BEGIN Page text
To improve the EUs preparedness and response to public health risks such as chemical, biological, radiological and nuclear (CBRN) threats, the Commission is building up strategic reserves of response capacities through the EU Civil Protection Mechanism. This includes a €540.5 million rescEU strategic stockpile, established in close collaboration with the Health emergency Preparedness and Response Authority (HERA).
This stockpile will consist of equipment and medicines, vaccines and other therapeutics to treat patients exposed to CBRN emergencies agents, as well as of rescEU decontamination reserve to provide decontamination equipment and expert response teams.
As an immediate first step, the EU has mobilised its rescEU medical reserve to procure potassium iodide tablets which can be used to protect people from the harmful effects of radiation. Already almost 3 million iodide tablets have been delivered to Ukraine via the EU Civil Protection Mechanism, with the help of France and Spain.
On this occasion Janez Lenarčič, Commissioner for Crisis Management said:
“We are taking concrete measures to increase Europe’s preparedness in the face of potential threats. We are setting up both a decontamination reserve and a new stockpile of equipment tailored to chemical, biological or nuclear emergencies. I am thankful for Member States in this effort. Our aim is to provide rapid response capabilities for our citizens if such an emergency ever occurs.”
END Page text
## Exercise instructions
1. Can you turn the paragraph of the text on EU CBRN preparedness that begins "As an immediate first step" into a short bulleted list of its main facts?
2. Could you carry on the text on EU CBRN preparedness from the point where it stops?
The records have no connection to the text on EU CBRN preparedness.
BEGIN Data for review
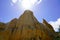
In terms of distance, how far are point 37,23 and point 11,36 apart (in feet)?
31.4

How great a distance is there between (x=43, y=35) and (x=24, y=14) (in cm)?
1008

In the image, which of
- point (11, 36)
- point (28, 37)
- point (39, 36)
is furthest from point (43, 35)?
point (11, 36)

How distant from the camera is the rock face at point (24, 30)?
178ft

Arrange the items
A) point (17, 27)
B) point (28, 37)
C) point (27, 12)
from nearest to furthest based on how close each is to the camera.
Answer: point (28, 37) → point (17, 27) → point (27, 12)

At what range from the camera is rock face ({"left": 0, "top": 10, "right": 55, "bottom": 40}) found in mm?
54344

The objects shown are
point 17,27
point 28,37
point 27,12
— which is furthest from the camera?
point 27,12

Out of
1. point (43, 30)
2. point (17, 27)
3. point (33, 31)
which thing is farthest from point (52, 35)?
point (17, 27)

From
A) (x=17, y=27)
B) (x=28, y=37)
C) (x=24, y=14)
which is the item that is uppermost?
(x=24, y=14)

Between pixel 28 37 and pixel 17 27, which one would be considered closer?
pixel 28 37

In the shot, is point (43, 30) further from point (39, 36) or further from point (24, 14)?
point (24, 14)

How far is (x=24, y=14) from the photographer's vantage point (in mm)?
61000

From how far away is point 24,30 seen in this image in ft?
179

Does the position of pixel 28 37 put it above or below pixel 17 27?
below

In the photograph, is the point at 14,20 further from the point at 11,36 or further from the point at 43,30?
the point at 43,30
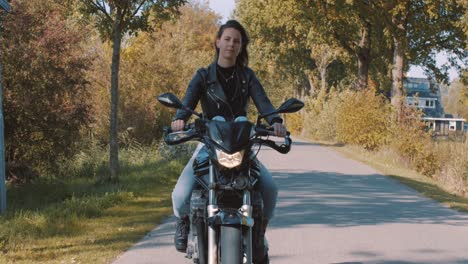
END Data for review
## Answers to the exercises
1.
- As a first step, the EU mobilized its rescEU medical reserve to procure potassium iodide tablets.
- These tablets can protect people from the harmful effects of radiation.
- Almost 3 million iodide tablets have already been delivered to Ukraine via the EU Civil Protection Mechanism, with help from France and Spain.

2.
Commissioner for Health and Food Safety, Stella Kyriakides, said:
“Health security needs preparedness. Preparing for chemical, biological, radiological and nuclear threats is an essential element in keeping our citizens safe, and a key element of a strong European Health Union. HERA is our watchtower and has been working around the clock to support EU actions through the Civil Protection Mechanism to provide preparedness support to Ukraine and our Member States.”
People may be exposed to CBRN agents as a result of unintentional disasters (eg. a chemical plant leak, nuclear power plant incidents, the spread of an infectious disease) or intentional incidents (eg. a terrorist attack). Being prepared to address the risks of such threats is a key part of the EU CBRN stockpiling strategy. The Commission is therefore developing under rescEU:
- A strategic rescEU CBRN emergencies stockpile: The stockpile, which is designed withMember States, will include response equipment – such as personal protective equipment and detection, identification and monitoring devices – and medicines, vaccines and other therapeutics. The stockpile will make a crucial contribution to build CBRN resilience in the EU as it will include equipment and medicines that may be hard to manufacture in times of crisis or that may be suddenly required in larger amounts than what is available in national reserves. The CBRN stockpile is a first step towards establishing better capacities in response to nuclear power plant incidents, chemical facility emergencies, terrorist attacks or the spread of an infectious disease and many more.
- rescEU decontamination reserve: This will comprise both staff and equipment to decontaminate people, infrastructure, buildings, vehicles or critical equipment that have been exposed to CBRN agents. Upon request of the affected Member State, the rescEU decontamination reserve can be deployed. The reserve will be developed and hosted by Croatia, Germany and Spain and will be 100% EU-financed with an initial budget of €66.7 million.
Extreme weather conditions and emerging threats, such as the coronavirus, but also CBRN incidents may overwhelm the ability of EU Member States to help each other, especially when several European countries face the same type of disaster simultaneously.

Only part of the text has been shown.